Overall, these two episodes were everything I wanted out of them, and that is as depressing as it is hopeful. I can’t shake the feeling that there may be more to their not airing than meets the eye — these two episodes are the most clearly anti-corporate, paranoid, and downright meaningful of the show thus far. These are the two episodes that ask the truly difficult questions and do not try to answer them for us, doing what true science fiction is meant to do, above all else: make us think. Is that exactly what Fox doesn’t like its audience doing?

Did Whedon Know Everyone Would Be Watching Online?

Watch an episode of Dollhouse. Each one begins and ends with a series of tiny video squares rushing towards and away from the screen, respectively. Watch any video on Hulu. It begins with a slightly less intense, slightly slower and more comforting version of the exact same effect. Now, in a less obvious place, mouse over the Hulu video and take a look at your clickable options. Notice the shape of the “share” link — the five small circles connected to a center point by lines, arranged in a sort of upside down star pattern. Now look at where the Actives sleep in Dollhouse. Familiar?

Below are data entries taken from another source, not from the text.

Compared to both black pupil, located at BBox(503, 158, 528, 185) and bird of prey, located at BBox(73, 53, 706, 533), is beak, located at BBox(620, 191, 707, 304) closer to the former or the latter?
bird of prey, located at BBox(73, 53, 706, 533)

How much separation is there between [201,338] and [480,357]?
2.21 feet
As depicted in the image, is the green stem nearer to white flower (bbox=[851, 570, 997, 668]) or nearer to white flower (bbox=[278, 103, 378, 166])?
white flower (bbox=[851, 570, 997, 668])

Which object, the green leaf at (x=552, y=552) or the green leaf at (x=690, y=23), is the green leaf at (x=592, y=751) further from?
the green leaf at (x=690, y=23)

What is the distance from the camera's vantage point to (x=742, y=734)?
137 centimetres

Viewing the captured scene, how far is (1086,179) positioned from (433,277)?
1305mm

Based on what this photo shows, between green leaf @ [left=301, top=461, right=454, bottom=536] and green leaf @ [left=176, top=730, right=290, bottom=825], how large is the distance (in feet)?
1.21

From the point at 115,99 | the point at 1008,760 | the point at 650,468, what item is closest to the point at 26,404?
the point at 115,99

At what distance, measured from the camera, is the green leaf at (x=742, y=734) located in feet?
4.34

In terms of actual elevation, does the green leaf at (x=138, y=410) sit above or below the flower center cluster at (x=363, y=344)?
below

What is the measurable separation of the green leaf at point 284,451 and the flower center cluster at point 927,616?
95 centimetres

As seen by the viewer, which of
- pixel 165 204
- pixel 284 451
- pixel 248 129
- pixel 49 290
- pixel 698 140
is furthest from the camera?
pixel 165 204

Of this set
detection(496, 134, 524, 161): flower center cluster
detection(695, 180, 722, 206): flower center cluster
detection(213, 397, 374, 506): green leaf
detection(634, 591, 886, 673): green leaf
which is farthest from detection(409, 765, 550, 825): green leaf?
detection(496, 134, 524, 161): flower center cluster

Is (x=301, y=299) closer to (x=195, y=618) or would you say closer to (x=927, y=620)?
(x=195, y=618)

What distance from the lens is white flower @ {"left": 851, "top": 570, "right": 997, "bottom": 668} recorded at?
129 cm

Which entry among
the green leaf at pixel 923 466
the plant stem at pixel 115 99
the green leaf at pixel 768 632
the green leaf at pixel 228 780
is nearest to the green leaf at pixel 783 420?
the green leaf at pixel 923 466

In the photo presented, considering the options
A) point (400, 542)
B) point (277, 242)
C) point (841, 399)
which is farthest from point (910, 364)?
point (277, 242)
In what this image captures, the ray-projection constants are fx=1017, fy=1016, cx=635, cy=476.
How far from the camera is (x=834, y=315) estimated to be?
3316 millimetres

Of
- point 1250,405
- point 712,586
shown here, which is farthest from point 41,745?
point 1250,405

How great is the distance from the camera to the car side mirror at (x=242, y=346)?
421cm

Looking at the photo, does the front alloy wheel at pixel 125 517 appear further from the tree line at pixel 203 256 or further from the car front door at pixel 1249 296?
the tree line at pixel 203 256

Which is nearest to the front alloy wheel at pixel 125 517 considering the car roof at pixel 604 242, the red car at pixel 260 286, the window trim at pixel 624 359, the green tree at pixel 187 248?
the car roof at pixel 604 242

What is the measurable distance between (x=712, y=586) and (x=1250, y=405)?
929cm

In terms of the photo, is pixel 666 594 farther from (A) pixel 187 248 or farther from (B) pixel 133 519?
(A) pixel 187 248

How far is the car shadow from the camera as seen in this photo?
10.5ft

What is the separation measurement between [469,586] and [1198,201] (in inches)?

Never mind that they both are vaguely reminiscent of inverted pentagrams, universally recognized as a symbol of the devil (although regular pentagrams are protection sygils). Did Joss Whedon subconsciously design his show with Hulu symbolism? Eliza was in the second major ad for the site, in their delightful ad campaign made up primarily of stars from shows that are going to do well online (30 Rock and Dollhouse do not have good ratings, but do excellently in “time-adjusted viewing”, and Family Guy was brought back on the air due to DVD sales, something they should have waited for when it came to Firefly). Or, did he plant subconscious connectors between his show and Hulu? Does he want us to watch it online this time? He’s mentioned that the networks are watching those numbers now, and Eliza says that may save the show.

Truly, if you’re going to put anything on Fridays, the Nielson ratings, which only actually correlate to 112,000 or so people in the entirety of the US (and its the type of people who get Nielson boxes), are essentially useless. Online, DVR, and DVD sales are much better tabulators, and they count every customer, as opposed to Nielson guesswork.

I suppose it comes down to, is Joss simply in the online mindset now, as he’s hinted whenever asked about new projects, or is it all a plot to take over the world, as Hulu suggests?